Washington. La actriz chilena Leonor Varela mostró este fin de semana su encarnación de Cleopatra en una miniserie de cuatro horas de la cadena ABC que, con un costo de más de $30 millones (¢8.460 millones), es la película para televisión más cara que se haya realizado.
Varela, de 23 años, se suma así a una larga lista de Cleopatras de pantalla que incluye nombres de gran peso, como Theda Bara, en 1917; Claudette Colbert, en 1934; Vivien Leigh, en 1946, y la fastuosa versión de 1963 que protagonizó Elizabeth Taylor.
Entre los centenares de actrices que han sido Cleopatra sobre los escenarios teatrales, se cuentan también Sarah Bernhardt y Sofía Loren.
Del filme
La producción, a cargo de Robert Halmi, se realizó en varios escenarios, la mayor parte de las tomas de exterior se filmaron en una planicie cercana a los Montes Atlas, en Marruecos, y para algunas escenas se movilizaron más de 10.000 extras y 7.000 caballos.
El diseñador Martin Hitchcock está muy orgulloso de las reconstrucciones que se hicieron para las filmaciones en estudio de las ciudades de Alejandría y Roma, donde transcurrieron las aventuras y desventuras de la reina de Egipto pocas décadas antes del comienzo de la era cristiana.
Thea Philopator, más conocida como Cleopatra VII, nació en el año 69 antes de Cristo y murió en el 30. Se convirtió en reina tras la muerte de su padre y fue amante de Julio César y de Marco Antonio.
Para la leyenda europea, Cleopatra ha sido durante siglos la representación de la mujer fatal.
En el contexto de su tiempo, Cleopatra fue una mujer de gran coraje e inteligencia que empleó todos los medios a su disposición para defender a Egipto del avance de Roma y se suicidó cuando fracasaron sus esfuerzos.

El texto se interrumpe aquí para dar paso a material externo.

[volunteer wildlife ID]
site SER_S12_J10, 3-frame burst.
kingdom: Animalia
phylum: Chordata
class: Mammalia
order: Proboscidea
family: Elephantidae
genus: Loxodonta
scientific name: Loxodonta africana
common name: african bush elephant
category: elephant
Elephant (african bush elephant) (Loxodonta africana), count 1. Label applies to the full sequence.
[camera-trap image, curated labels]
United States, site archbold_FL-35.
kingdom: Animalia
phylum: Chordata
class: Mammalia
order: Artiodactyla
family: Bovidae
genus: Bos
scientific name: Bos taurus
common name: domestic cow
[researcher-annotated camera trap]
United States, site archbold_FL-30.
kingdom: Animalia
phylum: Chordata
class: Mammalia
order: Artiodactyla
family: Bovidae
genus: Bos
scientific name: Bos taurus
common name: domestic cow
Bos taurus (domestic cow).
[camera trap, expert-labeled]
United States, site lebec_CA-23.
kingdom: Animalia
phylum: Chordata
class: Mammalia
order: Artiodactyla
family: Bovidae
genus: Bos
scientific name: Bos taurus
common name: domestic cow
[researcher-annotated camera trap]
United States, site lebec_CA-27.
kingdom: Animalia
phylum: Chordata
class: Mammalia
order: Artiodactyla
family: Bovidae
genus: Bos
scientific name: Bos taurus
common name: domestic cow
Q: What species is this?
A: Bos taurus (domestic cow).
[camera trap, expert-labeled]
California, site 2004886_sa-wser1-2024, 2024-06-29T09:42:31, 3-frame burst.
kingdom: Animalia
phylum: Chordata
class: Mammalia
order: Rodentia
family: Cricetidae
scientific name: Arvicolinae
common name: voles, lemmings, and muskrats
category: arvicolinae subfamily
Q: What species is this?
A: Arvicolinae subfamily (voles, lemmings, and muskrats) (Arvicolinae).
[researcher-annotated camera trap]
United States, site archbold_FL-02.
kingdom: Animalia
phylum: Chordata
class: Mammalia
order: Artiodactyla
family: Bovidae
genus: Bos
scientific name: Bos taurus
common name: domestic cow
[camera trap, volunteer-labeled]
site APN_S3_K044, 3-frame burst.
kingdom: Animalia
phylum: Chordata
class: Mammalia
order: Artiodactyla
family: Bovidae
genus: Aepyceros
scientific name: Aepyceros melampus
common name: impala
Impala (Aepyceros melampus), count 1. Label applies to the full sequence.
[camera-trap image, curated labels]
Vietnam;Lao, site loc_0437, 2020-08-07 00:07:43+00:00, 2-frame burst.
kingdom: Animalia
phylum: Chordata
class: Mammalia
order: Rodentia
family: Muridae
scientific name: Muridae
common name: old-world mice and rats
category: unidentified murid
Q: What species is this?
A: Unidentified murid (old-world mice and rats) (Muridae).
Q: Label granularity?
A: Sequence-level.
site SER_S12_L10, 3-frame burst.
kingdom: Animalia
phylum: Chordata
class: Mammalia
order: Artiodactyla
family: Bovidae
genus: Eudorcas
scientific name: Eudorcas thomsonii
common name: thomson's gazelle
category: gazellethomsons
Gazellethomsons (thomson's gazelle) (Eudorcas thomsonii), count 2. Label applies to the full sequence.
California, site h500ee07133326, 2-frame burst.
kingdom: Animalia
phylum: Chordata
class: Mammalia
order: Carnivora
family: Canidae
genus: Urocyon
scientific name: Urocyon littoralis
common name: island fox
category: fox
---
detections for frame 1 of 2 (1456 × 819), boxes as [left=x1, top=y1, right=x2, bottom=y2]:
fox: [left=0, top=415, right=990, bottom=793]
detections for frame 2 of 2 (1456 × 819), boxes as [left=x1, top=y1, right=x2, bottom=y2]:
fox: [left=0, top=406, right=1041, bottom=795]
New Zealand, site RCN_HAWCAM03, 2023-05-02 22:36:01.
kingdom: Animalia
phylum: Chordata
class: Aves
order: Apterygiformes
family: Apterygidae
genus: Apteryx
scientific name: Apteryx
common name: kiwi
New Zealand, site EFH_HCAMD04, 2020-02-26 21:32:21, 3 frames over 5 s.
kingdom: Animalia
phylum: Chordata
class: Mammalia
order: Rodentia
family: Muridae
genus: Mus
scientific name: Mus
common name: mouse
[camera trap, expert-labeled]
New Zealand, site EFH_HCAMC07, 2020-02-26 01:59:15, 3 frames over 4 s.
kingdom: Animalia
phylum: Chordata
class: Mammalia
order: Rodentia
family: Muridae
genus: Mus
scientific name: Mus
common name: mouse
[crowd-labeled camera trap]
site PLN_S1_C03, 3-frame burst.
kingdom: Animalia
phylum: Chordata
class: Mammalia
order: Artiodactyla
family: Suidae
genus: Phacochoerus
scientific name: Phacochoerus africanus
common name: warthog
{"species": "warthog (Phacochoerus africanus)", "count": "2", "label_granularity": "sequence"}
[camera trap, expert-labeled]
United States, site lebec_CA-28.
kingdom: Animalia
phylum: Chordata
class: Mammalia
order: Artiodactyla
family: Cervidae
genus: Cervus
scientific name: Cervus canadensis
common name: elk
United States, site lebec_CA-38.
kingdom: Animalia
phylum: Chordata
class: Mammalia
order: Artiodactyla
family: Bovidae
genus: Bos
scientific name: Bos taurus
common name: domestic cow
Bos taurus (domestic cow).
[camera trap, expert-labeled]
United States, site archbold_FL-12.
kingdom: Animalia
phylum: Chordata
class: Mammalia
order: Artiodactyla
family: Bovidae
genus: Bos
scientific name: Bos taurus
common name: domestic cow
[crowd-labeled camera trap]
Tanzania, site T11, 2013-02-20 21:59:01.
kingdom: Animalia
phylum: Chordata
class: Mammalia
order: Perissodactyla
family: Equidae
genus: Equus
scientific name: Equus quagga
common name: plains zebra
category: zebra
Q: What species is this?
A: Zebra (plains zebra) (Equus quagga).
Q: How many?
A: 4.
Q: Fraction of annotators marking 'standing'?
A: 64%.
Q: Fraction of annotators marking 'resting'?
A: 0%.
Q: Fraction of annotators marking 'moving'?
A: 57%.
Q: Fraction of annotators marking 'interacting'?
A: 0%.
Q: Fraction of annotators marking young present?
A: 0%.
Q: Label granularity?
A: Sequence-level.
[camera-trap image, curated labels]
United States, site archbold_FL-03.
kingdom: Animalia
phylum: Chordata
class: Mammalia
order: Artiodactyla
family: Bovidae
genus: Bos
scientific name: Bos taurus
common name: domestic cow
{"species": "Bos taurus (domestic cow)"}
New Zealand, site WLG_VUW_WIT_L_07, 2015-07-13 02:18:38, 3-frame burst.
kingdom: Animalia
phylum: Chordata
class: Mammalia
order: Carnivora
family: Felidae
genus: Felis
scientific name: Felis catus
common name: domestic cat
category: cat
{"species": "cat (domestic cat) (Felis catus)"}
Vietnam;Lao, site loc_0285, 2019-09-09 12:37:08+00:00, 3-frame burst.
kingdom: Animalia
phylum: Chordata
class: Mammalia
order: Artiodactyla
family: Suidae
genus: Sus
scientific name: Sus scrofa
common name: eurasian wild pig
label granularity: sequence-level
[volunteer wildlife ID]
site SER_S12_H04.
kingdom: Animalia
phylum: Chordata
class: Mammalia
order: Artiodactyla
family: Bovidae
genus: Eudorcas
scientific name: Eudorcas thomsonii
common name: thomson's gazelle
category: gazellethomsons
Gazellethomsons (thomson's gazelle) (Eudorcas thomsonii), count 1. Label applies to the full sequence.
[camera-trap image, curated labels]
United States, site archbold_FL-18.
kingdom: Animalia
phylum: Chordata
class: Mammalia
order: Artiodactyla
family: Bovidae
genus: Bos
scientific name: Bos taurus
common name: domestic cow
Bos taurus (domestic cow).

Como ya parece inevitable en todas las grandes producciones, al diseño real se ha agregado el diseño virtual con ayuda de imágenes de ordenador. En este caso, el resultado es penoso, y las dos grandes ciudades de la antigüedad lucen mucho peor de lo que debieron ser en la realidad.
Personajes de personajes
El actor Billy Zane representa a Marco Antonio, tras su papel del malicioso pretendiente de Kate Winslet en Titanic.
El papel de Julio César lo representa Timothy Dalton, el que fuera James Bond en Licencia para matar (1989).
El estudio que representa el palacio de Cleopatra fue fastuoso, repleto de detalles verificados con historiadores, y Varela recuerda que la primera vez que entró al "palacio", empezó a temblar.
"El efecto total del tamaño de este proyecto es que, realmente, me trataron como a una reina, y eso ayudó mucho a la representación del personaje", dijo la joven, nacida en Chile y criada en Colorado (EEUU) y Francia, donde sus padres se exiliaron.
La actriz, que en esta versión de Cleopatra luce una abundante y vistosa cabellera negra, tuvo ya un papel secundario en la película de 1998 El hombre con la máscara de hierro, y en 1999 ocupó un lugar más destacado en el filme francés Les Parasites.
El año pasado, Varela representó el papel de Judith en la miniserie Jeremías para la televisión, que formó parte del Proyecto Biblia incluido en la programación estadounidense de la cadena de televisión por cable TNT.
Varela, hija del renombrado científico chileno Francisco Varela, tenía 14 años de edad cuando se fue a vivir a París y parte de su educación se hizo en Estados Unidos y Alemania.
Durante 1998 trabajó siete meses en Chile en la serie de televisión Tic-Tac y en febrero de este año retornó a su país para participar en el rodaje de la película Azul y blanca, dirigida por Sebastián Araya y en la cual su oponente masculino fue Cristóbal Gumucio.
El crítico Robert Bianco, del diario USA Today, hizo una rápida comparación entre las Cleopatras de pantalla, grande o chica, y comentó que la versión de Varela es la de "una chica de pueblo pequeño que hace pornografía moderada".
"La advenediza Varela ciertamente es hermosa, pero tal como ya lo descubrió la verdadera Cleopatra, la imagen bonita sólo sirve hasta cierto punto", comentó Bianco.